The 'biggest public toilet in the world' is a clear glass cube in the middle of nature

This public restroom may give new meaning to the term "looky-loo."

Ichihara City in Japan commissioned what it billed as "the biggest public toilet in the world" as a tourist attraction in advance of the 52-day Ichihara City Art Festival, which begins on March 21, 2014. A replacement for pit toilets at the Itabu train station, it's a real, functioning public restroom -- and has been for the past year or so. But when it opened last spring, much of the facility's final look had to be left to the imagination, because plantings had not yet taken hold.

Now they have (perhaps helped along by especially fertile soil?).

This commode is for women only. Its 2,000 square feet of landscape is circled by a fence 2 meters high, or about 6.6 feet. When Yahoo Homes first learned of the project on the designboom website, we suspected it was just an artistic concept, not an existing facility.

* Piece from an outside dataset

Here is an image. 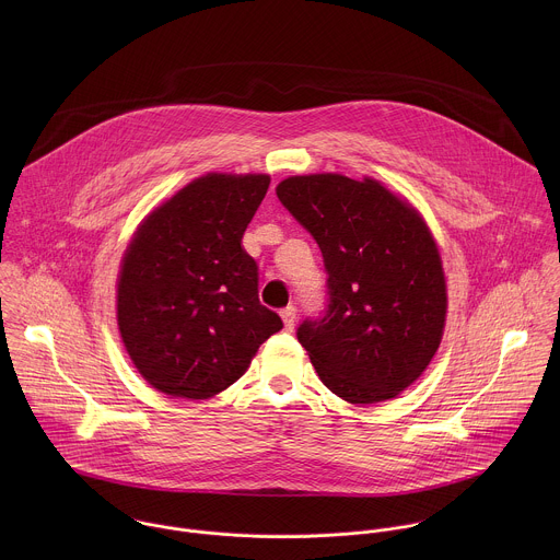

But the architects assure us, "It is a public facility and anyone may access without any fee for the use at any time."

A unisex handicapped-accessible toilet nearby offers privacy in the form of a much more traditional opaque cube.

Renowned architect Sou Fujimoto took the commission, which reportedly had a budget of 10 million yen, or about $100,000 at today's exchange rates. His firm declined to comment on the budget, but said in an artistic statement sent to Yahoo Homes that we translated from the Japanese: "In a beautiful environment such as this, the question is, How do you not only confine but also open up the space? ...

"In this walled-off garden, we placed a glass box toilet. The toilet’s domain is this natural garden, which is closed off from the eyes of the public. It simultaneously maintains and melts away the dichotomy of public and private, the feeling of openness and being protected, inside and outside, natural and constructed, big and small."

But does anyone really use it? For the answer to that, we'll have to take the word of a city official who told the Japan Times:

"The rolls of toilet paper we installed have definitely been steadily decreasing."